'Father Of The Bride' by Vampire Weekend, album review by Rainer Lempert, for Northern Transmissions

8.4

The last Vampire Weekend record, Modern Vampires of the City, came out six years ago. Over those six years the world, well, perhaps just the millennial perception of the world, has changed. Us millennials are no longer doe-eyed and fresh-faced. Our days as prepster English majors at Columbia have passed, and our 20s, largely spent finding words that rhyme with “horchata,” have come and gone. Those youthful pastimes can no longer shield us from reality. We have seen the darkness, experienced the chaos, and are struggling to keep afloat. If only Bernie sanders were president – but alas. What is one to do?

An answer, via EZRA KOENIG “I’m teaching myself that if life is meaningless, you could actually have a sense of humour about it.”
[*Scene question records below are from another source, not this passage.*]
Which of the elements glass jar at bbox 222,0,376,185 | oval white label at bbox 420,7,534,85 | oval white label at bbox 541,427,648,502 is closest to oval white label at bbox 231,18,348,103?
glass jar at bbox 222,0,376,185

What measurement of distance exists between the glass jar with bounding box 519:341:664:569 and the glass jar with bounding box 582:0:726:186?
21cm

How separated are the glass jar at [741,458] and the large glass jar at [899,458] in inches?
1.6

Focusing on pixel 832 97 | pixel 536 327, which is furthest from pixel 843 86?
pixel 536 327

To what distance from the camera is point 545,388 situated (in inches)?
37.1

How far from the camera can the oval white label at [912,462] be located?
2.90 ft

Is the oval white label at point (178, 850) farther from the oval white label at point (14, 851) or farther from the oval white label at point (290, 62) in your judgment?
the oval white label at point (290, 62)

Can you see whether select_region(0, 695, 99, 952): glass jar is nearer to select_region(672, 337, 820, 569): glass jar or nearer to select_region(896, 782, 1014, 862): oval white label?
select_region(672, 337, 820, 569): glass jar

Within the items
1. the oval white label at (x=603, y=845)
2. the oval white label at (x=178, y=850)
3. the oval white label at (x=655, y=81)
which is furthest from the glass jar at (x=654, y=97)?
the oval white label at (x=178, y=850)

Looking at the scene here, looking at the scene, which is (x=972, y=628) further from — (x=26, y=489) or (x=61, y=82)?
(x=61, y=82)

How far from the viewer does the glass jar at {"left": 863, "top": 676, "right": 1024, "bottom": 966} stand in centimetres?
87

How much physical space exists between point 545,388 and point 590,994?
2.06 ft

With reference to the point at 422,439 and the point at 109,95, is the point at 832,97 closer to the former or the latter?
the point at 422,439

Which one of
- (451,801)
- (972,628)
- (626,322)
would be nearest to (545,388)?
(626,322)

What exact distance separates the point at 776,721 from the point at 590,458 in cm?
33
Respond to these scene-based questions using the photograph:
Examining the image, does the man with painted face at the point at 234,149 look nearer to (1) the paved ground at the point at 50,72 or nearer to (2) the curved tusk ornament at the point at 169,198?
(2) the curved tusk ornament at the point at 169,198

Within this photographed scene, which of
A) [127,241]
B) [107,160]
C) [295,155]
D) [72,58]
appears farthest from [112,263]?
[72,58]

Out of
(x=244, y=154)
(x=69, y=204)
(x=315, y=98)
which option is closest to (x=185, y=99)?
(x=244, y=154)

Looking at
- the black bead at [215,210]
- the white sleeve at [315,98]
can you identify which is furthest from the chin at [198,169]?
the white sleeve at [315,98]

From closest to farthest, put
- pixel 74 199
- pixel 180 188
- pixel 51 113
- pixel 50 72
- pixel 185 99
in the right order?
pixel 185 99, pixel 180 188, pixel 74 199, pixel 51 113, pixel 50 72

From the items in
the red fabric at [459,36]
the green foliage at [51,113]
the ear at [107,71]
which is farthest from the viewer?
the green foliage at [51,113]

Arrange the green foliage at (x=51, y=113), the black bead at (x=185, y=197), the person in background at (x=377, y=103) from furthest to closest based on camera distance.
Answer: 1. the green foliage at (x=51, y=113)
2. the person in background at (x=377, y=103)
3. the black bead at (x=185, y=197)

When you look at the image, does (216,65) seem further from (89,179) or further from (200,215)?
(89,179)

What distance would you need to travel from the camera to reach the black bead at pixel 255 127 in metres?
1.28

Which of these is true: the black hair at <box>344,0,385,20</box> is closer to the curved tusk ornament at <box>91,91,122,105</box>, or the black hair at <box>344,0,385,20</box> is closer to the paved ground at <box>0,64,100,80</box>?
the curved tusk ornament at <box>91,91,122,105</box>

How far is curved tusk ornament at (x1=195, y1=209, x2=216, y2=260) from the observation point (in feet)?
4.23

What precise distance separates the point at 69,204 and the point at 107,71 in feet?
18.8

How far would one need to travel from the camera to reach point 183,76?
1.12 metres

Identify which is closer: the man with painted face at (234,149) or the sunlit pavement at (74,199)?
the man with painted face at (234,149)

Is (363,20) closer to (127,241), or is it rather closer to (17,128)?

Father of the Bride, Vampire Weekend’s new record, is Koenig’s musical manifestation of this quest (much like Neo Yokio is his televisual manifestation – check out the Christmas special on Netflix, you will not regret it). The album, a sprawling, eighteen-track affair, takes a lyrical turn from its predecessors. Father of the Bride is a meditation on earthly chaos. Koenig weighs in on failed marriage (“Hold You Now”), anti- Semitism (“Harmony Hall”), border walls (“My Mistake”), and sinking to the bottom of the sea (“How Long”), among other morbid topics.
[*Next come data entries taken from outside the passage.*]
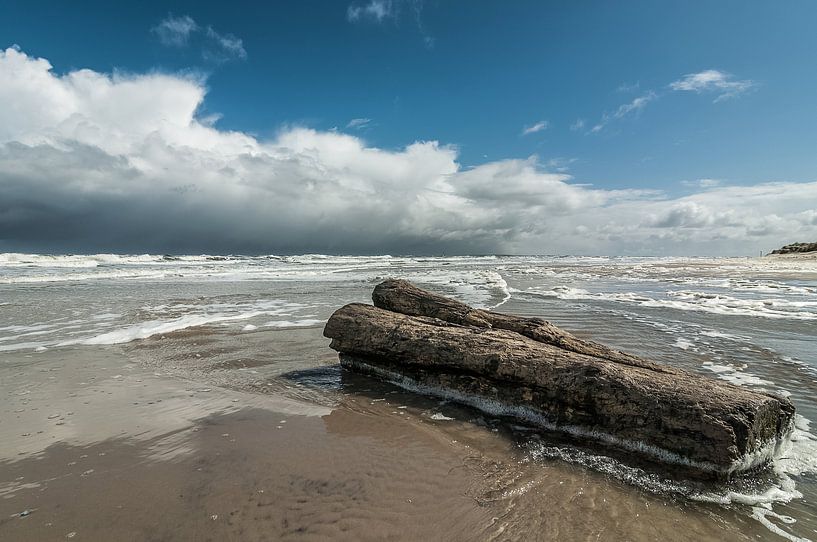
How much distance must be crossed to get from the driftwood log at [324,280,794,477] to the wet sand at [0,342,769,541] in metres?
0.48

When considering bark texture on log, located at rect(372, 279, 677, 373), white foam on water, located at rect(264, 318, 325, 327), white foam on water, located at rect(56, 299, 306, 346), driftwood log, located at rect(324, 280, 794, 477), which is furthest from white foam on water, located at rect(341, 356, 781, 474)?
white foam on water, located at rect(56, 299, 306, 346)

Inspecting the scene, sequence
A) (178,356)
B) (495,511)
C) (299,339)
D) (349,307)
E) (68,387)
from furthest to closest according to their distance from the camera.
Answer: (299,339) → (178,356) → (349,307) → (68,387) → (495,511)

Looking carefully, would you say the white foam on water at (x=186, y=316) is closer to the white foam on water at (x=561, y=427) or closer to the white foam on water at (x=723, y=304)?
the white foam on water at (x=561, y=427)

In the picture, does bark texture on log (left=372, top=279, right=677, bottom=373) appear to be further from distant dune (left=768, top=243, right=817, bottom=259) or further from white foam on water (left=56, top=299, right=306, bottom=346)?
distant dune (left=768, top=243, right=817, bottom=259)

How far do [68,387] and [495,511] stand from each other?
6.31 m

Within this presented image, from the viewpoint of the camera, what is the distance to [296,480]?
3.48 m

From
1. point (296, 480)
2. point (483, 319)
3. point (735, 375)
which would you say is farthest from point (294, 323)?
point (735, 375)

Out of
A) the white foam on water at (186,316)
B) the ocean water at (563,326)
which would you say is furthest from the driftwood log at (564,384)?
the white foam on water at (186,316)

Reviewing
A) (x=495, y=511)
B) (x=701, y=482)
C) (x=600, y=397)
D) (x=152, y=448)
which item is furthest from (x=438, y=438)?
(x=152, y=448)

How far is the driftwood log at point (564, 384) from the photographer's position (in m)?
3.64

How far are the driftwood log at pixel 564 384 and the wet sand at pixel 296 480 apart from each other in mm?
485

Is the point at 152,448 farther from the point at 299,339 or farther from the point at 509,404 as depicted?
the point at 299,339

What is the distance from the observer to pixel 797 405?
511 cm

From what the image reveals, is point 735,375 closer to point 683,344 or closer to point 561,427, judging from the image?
point 683,344
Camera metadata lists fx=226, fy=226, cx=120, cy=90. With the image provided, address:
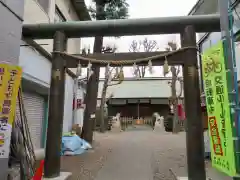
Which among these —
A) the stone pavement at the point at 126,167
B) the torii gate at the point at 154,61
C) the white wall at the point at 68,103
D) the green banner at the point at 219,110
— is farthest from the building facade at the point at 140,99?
the green banner at the point at 219,110

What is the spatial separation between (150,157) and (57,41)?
19.3ft

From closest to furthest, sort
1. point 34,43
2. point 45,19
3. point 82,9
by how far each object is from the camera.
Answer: point 34,43 < point 45,19 < point 82,9

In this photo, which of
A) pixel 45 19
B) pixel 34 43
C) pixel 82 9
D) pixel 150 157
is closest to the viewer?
pixel 34 43

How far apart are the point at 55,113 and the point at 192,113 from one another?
3551mm

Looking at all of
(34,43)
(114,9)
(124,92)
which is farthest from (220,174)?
(124,92)

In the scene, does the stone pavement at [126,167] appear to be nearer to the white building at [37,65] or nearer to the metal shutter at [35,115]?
the metal shutter at [35,115]

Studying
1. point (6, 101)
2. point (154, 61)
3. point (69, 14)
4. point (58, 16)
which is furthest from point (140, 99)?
point (6, 101)

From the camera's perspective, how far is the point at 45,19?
32.6ft

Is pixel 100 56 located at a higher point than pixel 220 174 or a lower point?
higher

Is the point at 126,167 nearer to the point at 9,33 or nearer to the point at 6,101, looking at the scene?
the point at 6,101

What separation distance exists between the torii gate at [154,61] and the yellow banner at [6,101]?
1256 mm

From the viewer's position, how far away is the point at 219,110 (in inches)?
157

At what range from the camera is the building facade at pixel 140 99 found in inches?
1101

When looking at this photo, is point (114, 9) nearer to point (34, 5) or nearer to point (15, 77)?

Vampire Weekend takes a risk veering away from whimsical flirtations towards dark, existential themes. A serious, boring song would defeat the stated goal of finding humor in meaninglessness. Fortunately, Vampire Weekend is incapable of writing boring songs. The crisp pop hooks and eclectic, multicultural production that made them a festival headliner persist in Father of the Bride. Aristocratic strings prance around a “palm wine” African guitar riff. Graceland inspired guitar and choral arrangements, two Vampire Weekend staples, feature prominently on several tracks. A George Harrison-esque slide guitar infiltrates “Big Blue.” In perhaps the album’s most poignant moment, “2021” finds sparse, hip-hop production and a Haruomi Hosono  synth sample accenting a melancholy reflection on time’s passing.

As in previous albums, Koenig’s lyrics are engaging, in turns impressionistic, clear, cryptic. Then breezy, tongue-in cheek “How Long” straddles this triad: “What’s the point of human beings? / A sharpie face on tangerines / Why’s it felt like Halloween since Christmas 2017.” And of course, no Vampire Weekend album would be complete without quasi-self-aware intellectual posturing (although rhyming “Keats and Yeats” with “bowls and plates” on the sappy-sweet “We Belong Together” is markedly less obnoxious than the “Robert Smiiiiithson” Vampire-weekend-giant-lyrics shout out on “Giant,” Contra’s bonus track).

Not everything works. The frivolous guitar riff in “Sunflower” is nearly as annoying as the scatting chorus. “Spring Snow” is largely forgettable. And while the three country/folk duets with Danielle Haim add some cohesion to the record, they cannot counterbalance the bloated feel of the meandering, eighteen-track album. Father of the Bride is a less satisfying listening experience than any of the imminently replayable, nearly flawless, Vampire Weekend, Contra, or Modern Vampires of the City. But its best songs reach, perhaps exceed, Vampire Weekend’s previous heights. And, more importantly, it seems like Ezra the existentialist is having fun within the chaos.